Cerita Cerpen, Bidadari Malam
INIKECE - Malam telah larut. Cahaya bulan dan bintang nampak suram, terhalau oleh kabut. Melki menghela napas panjang lalu beranjak masuk ke dalam kamar. Ia, lelaki pecinta malam itu, sendiri tadi duduk menyendiri di berada rumahnya. Menikamti sunyi dan semacam keangkeran kampung kecilnya itu kala malam.
Dalam sunyi, bak pertapa ulung, ia menimang-nimang tiap misteri kehidupannya sendiri. Sesekali ia merasakan suatu firasat yang mencemaskan. Ada semacam pertanda bahwa suatu hal teraneh dalam hidupnya bakal terjadi. Segera, dan malam itu juga!

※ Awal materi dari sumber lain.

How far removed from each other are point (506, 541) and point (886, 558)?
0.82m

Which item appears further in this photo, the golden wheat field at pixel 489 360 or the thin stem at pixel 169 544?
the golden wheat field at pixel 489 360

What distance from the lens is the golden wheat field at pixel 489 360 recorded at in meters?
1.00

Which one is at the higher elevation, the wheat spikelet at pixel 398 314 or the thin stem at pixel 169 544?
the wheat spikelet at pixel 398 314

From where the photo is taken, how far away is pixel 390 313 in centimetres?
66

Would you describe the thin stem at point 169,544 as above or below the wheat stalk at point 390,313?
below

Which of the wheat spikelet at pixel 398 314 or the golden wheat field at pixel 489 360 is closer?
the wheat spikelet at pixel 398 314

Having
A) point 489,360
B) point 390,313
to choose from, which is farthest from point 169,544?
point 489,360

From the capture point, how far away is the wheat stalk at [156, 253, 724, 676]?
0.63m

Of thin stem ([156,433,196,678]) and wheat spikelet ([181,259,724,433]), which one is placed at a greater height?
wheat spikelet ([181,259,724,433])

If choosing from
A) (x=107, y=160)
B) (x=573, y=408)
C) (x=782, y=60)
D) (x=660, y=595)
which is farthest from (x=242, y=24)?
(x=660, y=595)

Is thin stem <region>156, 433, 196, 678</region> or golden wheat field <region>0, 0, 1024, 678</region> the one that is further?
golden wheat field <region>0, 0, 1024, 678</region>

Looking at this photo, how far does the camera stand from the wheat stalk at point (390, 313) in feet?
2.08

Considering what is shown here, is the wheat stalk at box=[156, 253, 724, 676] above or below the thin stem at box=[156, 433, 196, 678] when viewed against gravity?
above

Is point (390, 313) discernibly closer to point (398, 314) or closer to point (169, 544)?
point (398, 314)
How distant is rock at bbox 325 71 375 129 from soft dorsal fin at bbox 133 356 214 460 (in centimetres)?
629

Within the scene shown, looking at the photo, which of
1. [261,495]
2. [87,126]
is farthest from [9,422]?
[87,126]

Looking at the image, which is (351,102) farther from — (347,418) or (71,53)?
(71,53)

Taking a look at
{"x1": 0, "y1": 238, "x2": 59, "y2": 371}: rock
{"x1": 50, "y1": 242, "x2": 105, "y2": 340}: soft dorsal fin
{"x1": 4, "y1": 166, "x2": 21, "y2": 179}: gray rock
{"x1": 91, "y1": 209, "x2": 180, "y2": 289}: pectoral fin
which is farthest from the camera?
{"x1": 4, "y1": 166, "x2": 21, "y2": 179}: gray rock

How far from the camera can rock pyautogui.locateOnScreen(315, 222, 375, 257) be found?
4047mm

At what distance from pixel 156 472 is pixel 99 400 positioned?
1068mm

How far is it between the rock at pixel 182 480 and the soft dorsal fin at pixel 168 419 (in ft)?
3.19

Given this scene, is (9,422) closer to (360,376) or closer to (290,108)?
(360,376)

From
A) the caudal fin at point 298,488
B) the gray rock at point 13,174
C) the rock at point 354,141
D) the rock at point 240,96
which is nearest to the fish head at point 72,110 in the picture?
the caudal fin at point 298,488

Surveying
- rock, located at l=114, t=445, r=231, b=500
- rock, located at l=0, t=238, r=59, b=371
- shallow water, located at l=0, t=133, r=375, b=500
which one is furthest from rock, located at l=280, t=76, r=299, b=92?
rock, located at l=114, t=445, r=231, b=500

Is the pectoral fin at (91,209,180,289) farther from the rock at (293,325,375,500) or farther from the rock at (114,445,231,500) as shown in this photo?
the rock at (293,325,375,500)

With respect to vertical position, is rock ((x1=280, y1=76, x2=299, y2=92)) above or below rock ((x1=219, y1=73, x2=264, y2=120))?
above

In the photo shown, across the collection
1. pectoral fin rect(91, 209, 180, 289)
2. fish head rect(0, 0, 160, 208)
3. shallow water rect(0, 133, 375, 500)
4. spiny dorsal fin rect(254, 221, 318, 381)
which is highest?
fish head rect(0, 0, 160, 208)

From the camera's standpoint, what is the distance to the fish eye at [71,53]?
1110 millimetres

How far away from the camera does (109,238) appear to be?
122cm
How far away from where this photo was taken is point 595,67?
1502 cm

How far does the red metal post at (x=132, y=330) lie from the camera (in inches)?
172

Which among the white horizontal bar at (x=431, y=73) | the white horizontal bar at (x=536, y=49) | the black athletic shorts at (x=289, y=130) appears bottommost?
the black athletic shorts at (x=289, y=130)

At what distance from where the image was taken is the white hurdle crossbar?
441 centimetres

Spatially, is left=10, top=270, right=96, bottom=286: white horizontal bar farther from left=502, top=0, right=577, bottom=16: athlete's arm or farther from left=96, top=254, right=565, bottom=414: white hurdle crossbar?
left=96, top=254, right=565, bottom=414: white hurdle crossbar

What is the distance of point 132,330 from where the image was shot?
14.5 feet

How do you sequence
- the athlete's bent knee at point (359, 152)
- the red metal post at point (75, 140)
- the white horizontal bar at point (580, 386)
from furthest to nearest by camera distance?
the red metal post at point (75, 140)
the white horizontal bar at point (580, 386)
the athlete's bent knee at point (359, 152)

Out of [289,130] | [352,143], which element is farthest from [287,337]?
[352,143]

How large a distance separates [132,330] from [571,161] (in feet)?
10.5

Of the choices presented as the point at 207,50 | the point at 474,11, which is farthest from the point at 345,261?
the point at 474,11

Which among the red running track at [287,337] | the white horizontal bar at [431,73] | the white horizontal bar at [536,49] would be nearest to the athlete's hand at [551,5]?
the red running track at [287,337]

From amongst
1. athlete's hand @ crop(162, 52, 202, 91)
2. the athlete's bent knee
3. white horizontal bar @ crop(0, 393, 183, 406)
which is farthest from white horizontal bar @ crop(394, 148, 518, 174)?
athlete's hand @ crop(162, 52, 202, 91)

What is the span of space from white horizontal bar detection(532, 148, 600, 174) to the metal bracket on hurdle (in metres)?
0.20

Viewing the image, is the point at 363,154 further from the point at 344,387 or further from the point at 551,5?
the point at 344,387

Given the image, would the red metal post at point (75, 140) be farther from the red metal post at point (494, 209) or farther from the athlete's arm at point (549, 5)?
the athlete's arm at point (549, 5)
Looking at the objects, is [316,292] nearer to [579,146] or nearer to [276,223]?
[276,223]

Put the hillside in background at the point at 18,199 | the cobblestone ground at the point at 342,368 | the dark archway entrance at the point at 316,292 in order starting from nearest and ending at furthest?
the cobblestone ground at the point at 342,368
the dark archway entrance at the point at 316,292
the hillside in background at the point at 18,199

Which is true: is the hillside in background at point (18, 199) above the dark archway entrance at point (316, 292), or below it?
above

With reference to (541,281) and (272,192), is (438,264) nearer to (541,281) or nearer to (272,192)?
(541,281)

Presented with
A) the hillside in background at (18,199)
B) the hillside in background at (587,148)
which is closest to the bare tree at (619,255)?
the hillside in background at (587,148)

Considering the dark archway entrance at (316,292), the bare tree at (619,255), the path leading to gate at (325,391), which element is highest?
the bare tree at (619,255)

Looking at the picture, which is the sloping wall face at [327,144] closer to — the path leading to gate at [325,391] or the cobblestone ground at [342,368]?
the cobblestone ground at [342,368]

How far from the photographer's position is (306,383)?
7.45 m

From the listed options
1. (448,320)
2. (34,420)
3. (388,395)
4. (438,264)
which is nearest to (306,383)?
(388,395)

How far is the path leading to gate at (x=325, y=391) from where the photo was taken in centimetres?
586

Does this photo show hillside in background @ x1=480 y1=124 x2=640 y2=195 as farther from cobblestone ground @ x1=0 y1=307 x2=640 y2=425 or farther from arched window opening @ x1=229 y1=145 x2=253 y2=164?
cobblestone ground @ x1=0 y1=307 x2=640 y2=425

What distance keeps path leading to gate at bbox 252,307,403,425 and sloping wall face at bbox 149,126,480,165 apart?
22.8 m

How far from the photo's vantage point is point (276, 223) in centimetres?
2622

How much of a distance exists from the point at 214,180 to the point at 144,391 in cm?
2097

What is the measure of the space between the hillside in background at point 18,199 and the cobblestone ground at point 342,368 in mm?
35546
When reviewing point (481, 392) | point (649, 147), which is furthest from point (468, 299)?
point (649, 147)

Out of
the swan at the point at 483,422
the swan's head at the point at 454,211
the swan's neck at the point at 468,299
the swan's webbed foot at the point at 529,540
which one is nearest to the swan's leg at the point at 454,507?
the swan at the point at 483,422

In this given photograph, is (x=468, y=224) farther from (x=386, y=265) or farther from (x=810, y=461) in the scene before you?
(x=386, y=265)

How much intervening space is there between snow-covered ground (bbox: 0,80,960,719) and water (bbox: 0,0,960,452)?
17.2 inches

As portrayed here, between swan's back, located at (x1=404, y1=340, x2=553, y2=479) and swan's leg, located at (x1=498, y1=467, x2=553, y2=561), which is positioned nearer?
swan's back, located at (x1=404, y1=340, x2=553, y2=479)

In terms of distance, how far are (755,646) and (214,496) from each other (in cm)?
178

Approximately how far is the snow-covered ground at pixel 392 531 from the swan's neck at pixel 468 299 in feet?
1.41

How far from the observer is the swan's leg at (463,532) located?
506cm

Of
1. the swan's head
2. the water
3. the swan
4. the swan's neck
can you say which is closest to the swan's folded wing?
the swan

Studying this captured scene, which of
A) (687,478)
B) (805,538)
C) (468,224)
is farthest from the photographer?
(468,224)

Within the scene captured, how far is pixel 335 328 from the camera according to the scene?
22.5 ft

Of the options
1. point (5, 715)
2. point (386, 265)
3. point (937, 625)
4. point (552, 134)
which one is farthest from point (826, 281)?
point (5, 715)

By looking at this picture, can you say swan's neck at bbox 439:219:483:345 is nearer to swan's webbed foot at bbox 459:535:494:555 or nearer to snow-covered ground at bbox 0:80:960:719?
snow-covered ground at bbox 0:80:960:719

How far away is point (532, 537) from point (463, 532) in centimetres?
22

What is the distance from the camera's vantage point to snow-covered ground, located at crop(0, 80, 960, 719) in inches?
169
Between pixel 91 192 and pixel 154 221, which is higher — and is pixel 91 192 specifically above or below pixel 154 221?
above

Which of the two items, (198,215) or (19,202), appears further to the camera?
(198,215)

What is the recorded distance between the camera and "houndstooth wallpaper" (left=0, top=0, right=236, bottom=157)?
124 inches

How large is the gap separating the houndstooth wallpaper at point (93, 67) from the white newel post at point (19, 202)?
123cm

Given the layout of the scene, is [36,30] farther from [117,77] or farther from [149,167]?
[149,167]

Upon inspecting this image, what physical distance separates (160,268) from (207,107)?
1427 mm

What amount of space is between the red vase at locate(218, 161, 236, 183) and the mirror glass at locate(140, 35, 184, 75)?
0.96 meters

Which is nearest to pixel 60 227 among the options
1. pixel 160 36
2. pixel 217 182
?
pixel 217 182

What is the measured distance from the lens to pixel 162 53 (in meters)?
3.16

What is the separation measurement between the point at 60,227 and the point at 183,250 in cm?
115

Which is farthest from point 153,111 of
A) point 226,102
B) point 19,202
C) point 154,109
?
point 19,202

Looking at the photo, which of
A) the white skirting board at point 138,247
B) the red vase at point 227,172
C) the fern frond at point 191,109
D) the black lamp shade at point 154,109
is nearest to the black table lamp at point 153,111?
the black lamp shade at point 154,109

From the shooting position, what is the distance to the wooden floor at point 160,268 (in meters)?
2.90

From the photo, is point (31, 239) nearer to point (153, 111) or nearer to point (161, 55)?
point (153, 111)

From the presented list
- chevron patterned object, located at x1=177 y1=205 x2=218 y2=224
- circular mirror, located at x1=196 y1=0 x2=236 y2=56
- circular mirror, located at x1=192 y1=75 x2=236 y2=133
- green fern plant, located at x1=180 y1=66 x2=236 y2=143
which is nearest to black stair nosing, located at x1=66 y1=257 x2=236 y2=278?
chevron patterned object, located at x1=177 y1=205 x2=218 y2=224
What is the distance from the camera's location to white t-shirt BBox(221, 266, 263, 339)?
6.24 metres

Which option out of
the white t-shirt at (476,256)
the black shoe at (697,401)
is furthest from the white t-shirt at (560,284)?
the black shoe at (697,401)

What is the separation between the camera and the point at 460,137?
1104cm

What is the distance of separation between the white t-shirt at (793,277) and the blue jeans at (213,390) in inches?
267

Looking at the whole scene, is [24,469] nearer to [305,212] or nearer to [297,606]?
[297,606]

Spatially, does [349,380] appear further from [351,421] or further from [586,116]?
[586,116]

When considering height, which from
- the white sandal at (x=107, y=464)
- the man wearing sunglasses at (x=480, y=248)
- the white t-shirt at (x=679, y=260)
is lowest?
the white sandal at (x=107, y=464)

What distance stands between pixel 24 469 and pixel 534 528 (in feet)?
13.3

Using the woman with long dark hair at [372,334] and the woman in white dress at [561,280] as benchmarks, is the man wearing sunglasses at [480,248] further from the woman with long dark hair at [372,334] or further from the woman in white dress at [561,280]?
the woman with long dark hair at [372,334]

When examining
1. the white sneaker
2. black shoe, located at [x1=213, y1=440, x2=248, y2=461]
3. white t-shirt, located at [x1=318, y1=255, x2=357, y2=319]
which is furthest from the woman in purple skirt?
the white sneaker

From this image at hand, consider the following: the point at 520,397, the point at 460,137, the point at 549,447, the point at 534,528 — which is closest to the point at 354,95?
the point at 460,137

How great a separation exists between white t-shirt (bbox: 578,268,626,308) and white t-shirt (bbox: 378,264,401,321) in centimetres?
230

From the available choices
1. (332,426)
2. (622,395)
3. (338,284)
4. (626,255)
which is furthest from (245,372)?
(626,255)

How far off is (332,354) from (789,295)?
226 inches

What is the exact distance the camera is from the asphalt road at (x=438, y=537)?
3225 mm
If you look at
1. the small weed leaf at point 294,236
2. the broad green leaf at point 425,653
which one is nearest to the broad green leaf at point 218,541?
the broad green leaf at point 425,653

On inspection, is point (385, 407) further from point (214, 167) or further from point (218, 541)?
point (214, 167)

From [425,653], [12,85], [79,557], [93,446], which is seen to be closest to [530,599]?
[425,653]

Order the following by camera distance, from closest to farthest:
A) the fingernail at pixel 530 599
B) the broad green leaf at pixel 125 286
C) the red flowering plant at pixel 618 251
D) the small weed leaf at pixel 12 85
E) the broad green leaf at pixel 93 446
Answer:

Tetapi sebagai seorang yang rasional, ia mengelak semua keanehan yang secara tiba-tiba muncul dalam pikirannya itu. Toh ia menyadari bahwa dalam sunyi pikiran sesiapa pun bakal menjadi sibuk oleh hiruk-pikuk kenangan, kekinian, dan harapan yang liar melintasi pikiran tanpa kendali.
Maka keanehan itu baginya adalah keindahan dari sunyi itu sendiri. "Betapa hidup ini lucu dan seru!" gumamnya.
Melki lalu masuk ke dalam kamar. Sejenak iya merebahkan tubuh ke ranjang. Lalu bangkit dan menggapai sebuah novel yang hampir selesai ia baca. Tersisa beberapa halaman saja. Rasa penasaran akan ending dari cerita panjang novel tersebut membuatnya nekad menahan ngantuk. Ia membakar rokok dan kembali fokus meresapi makna setiap kata yang ada.
Beberapa saat berselang, suara segerombolan anjing tetangga terdengar melolong. Keras, dalam irama yang kacau dan penuh gairah. Biasanya pertanda bahwa ada yang sedang lewat.
Tetapi siapa gerangan yang berani lewat selarut ini?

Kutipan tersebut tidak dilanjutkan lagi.